--- About this exercise ---
Each line between the one holding "Leaf, Berry, Antler" and the end of the material below, both included, is to be transcribed word for word, with pictures left out.
** Opening Information provided block **
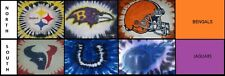 ADULT Handmade Tie Dye shirt - NFL AFC NORTH & SOUTH -ALL TEAMS- STEELERS RAVENS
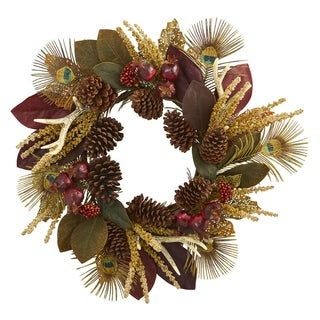 """27"""" Magnolia Leaf, Berry, Antler and Peacock Feather Artificial Wreath"""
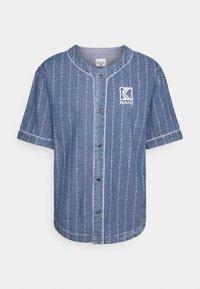 Karl Kani - BASEBALL - Košile - blue - 0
** Closing Information provided block **
--- Response box ---
 """27"""" Magnolia Leaf, Berry, Antler and Peacock Feather Artificial Wreath"""
 Karl Kani - BASEBALL - Košile - blue - 0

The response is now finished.